> [Given problem]:
Transcribe all of the data below line for line, keeping every character, number, and bracket unchanged.
◇ ◇ ◇
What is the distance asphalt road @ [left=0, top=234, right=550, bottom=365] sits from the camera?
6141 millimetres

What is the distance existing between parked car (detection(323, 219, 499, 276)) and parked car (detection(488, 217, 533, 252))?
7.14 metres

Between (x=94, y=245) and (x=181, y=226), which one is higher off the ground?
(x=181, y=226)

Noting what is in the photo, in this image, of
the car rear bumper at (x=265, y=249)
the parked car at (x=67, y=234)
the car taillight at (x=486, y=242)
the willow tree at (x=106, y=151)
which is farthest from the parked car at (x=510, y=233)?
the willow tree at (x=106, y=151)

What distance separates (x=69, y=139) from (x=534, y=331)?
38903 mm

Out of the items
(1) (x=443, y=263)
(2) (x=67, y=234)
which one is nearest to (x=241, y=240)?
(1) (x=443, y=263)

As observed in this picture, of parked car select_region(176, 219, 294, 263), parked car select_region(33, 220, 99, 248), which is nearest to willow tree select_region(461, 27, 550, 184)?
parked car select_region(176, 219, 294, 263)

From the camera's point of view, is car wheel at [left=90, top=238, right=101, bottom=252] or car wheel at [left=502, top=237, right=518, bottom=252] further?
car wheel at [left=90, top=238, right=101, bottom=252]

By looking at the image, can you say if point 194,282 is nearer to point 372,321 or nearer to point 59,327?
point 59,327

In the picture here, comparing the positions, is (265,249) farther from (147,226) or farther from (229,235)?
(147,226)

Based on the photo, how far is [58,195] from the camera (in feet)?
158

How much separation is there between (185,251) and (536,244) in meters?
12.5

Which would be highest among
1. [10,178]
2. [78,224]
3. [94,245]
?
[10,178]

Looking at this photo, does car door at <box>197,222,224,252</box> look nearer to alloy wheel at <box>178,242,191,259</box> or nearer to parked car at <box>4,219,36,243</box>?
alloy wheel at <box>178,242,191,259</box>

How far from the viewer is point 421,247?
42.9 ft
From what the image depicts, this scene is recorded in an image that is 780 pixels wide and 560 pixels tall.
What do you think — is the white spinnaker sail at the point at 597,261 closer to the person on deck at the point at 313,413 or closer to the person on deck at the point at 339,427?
◇ ◇ ◇
> [Solution for this problem]:
What is the distance asphalt road @ [left=0, top=234, right=550, bottom=365] sits from the camera?
6141 millimetres

What is the distance existing between parked car (detection(323, 219, 499, 276)) and parked car (detection(488, 217, 533, 252))?
7.14 metres

Between (x=94, y=245) and (x=181, y=226), which one is higher off the ground?
(x=181, y=226)

Noting what is in the photo, in this image, of
the car rear bumper at (x=265, y=249)
the parked car at (x=67, y=234)
the car taillight at (x=486, y=242)
the willow tree at (x=106, y=151)
which is farthest from the parked car at (x=510, y=233)?
the willow tree at (x=106, y=151)

What distance separates (x=69, y=139) from (x=534, y=331)?
38903 mm

Out of the items
(1) (x=443, y=263)
(2) (x=67, y=234)
which one is nearest to (x=241, y=240)?
(1) (x=443, y=263)

As observed in this picture, of parked car select_region(176, 219, 294, 263), parked car select_region(33, 220, 99, 248), which is nearest to willow tree select_region(461, 27, 550, 184)?
parked car select_region(176, 219, 294, 263)

From the camera's point of view, is car wheel at [left=90, top=238, right=101, bottom=252] or car wheel at [left=502, top=237, right=518, bottom=252] further?
car wheel at [left=90, top=238, right=101, bottom=252]

By looking at the image, can you say if point 194,282 is nearer to point 372,321 or nearer to point 59,327?
point 59,327

In the picture here, comparing the positions, is (265,249) farther from (147,226) or farther from (229,235)?
(147,226)

Based on the photo, how far is [58,195] from the camera (in feet)?
158

How much separation is there between (185,251) and (536,244) in meters?
12.5

Which would be highest among
1. [10,178]
2. [78,224]
3. [94,245]
?
[10,178]

Looking at this photo, does car door at <box>197,222,224,252</box> look nearer to alloy wheel at <box>178,242,191,259</box> or nearer to parked car at <box>4,219,36,243</box>?
alloy wheel at <box>178,242,191,259</box>

How far from the viewer is point 421,247?
42.9 ft
From what the image depicts, this scene is recorded in an image that is 780 pixels wide and 560 pixels tall.
What do you think — is the white spinnaker sail at the point at 597,261 closer to the person on deck at the point at 313,413 or closer to the person on deck at the point at 339,427?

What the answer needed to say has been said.